Following the announcement that a fifth dividend would be paid for the fiscal year 2022–23 that ends on Friday, shares of Vedanta Ltd., the business headed by billionaire Anil Agarwal, increased by about 3% on Wednesday.
According to a statement with the stock exchange on Tuesday, the business will pay an interim dividend of 20.50 rupees per share, or 2050 percent of the face value of one rupee, for a total of 7,621 crore rupees. The statement stated, “The record date for purposes of payment of the dividend is Friday, April 07, 2023.”
Following the news, CRISIL downgraded the outlook on Vedanta’s non-convertible debentures and long-term bank facilities to “negative” from “stable,” joining a select group of other international rating agencies.

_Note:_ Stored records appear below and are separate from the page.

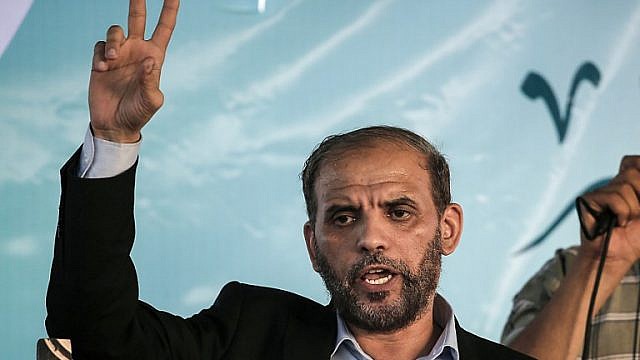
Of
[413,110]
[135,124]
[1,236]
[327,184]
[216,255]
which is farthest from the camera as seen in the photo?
[413,110]

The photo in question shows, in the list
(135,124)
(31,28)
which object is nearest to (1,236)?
(31,28)

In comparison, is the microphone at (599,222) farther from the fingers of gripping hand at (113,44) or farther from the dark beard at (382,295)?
the fingers of gripping hand at (113,44)

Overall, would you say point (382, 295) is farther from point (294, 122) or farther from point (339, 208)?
point (294, 122)

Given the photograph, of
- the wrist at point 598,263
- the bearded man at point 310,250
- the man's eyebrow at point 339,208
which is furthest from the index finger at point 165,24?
the wrist at point 598,263

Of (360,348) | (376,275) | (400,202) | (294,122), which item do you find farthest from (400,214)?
(294,122)

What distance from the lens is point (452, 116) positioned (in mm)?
3266

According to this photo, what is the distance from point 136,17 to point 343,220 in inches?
19.4

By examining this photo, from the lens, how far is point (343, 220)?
1798 mm

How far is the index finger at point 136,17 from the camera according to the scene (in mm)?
1552

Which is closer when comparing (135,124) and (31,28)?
(135,124)

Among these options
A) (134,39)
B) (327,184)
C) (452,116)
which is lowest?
(327,184)

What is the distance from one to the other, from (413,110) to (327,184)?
1.40 m

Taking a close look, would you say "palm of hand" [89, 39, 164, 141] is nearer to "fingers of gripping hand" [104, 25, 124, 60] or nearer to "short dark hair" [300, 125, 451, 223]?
"fingers of gripping hand" [104, 25, 124, 60]

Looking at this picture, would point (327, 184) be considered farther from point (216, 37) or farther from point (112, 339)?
point (216, 37)
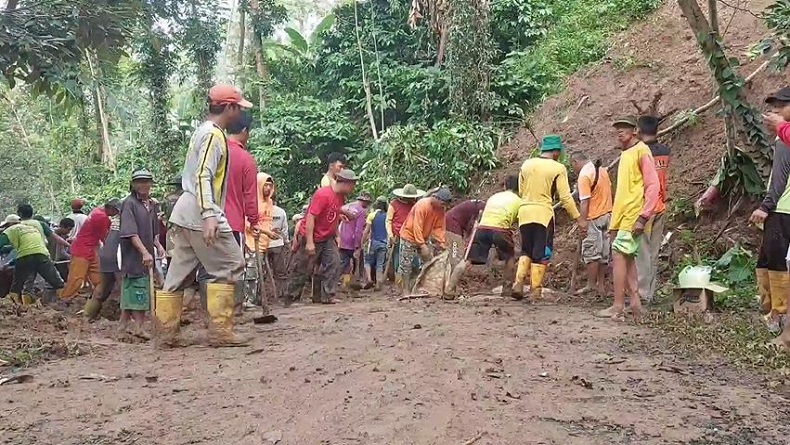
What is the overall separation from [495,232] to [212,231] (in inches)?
170

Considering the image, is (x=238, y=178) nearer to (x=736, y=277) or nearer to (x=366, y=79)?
(x=736, y=277)

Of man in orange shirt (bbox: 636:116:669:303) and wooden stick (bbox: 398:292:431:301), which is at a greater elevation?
man in orange shirt (bbox: 636:116:669:303)

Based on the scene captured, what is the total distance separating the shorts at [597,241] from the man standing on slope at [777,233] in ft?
8.15

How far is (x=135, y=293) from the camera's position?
7.03 m

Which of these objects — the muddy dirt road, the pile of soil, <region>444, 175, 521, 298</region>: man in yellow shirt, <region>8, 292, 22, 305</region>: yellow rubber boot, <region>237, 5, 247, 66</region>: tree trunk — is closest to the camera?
the muddy dirt road

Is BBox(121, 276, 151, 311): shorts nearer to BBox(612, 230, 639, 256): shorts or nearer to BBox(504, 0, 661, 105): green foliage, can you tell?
BBox(612, 230, 639, 256): shorts

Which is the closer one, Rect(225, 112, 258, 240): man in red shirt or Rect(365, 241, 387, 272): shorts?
Rect(225, 112, 258, 240): man in red shirt

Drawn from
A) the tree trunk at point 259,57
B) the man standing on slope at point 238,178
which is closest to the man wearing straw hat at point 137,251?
the man standing on slope at point 238,178

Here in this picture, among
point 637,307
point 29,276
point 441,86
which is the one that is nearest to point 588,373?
point 637,307

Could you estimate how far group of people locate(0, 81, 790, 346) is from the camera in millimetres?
5484

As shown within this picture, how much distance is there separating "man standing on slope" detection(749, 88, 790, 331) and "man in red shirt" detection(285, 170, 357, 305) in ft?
14.4

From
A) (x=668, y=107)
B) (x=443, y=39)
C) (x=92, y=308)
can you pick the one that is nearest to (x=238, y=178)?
(x=92, y=308)

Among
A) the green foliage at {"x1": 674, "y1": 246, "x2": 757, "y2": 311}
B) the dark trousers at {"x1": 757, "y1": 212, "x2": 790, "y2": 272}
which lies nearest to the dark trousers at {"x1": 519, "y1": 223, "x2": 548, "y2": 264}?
Answer: the green foliage at {"x1": 674, "y1": 246, "x2": 757, "y2": 311}

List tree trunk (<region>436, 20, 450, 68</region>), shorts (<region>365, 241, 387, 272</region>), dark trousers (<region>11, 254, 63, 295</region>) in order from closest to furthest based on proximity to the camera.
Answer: dark trousers (<region>11, 254, 63, 295</region>)
shorts (<region>365, 241, 387, 272</region>)
tree trunk (<region>436, 20, 450, 68</region>)
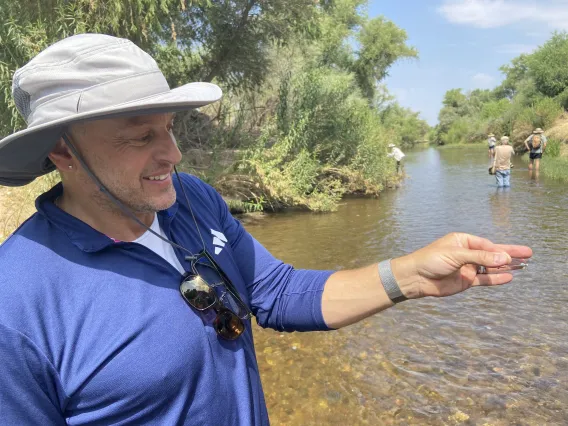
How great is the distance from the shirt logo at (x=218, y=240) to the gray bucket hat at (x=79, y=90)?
0.56 meters

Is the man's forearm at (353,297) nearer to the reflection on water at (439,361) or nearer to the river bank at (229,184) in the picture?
the reflection on water at (439,361)

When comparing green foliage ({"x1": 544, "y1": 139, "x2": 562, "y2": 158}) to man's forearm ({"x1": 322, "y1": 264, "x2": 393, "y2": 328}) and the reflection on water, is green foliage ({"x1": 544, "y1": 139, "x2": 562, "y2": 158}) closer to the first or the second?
the reflection on water

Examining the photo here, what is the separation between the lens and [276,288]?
187 centimetres

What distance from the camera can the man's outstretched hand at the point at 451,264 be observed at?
1537 millimetres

With a decreasing ratio of cash surplus to one-year maturities for FY23 and FY24, it was said that the change in outlook reflected the risk of higher-than-expected financial leverage and less financial flexibility.
This is because Vedanta is paying out more money in dividends to pay off significant maturing debt obligations at its parent firm, Vedanta Resources Ltd (VRL), than it is taking in. CRSIL declared.
The resignation of Vedanta’s interim chief financial officer Ajay Goel, effective as of April 9, negated the announcement of the dividend payout because it came at a time when concerns about the group’s mounting debt were being voiced.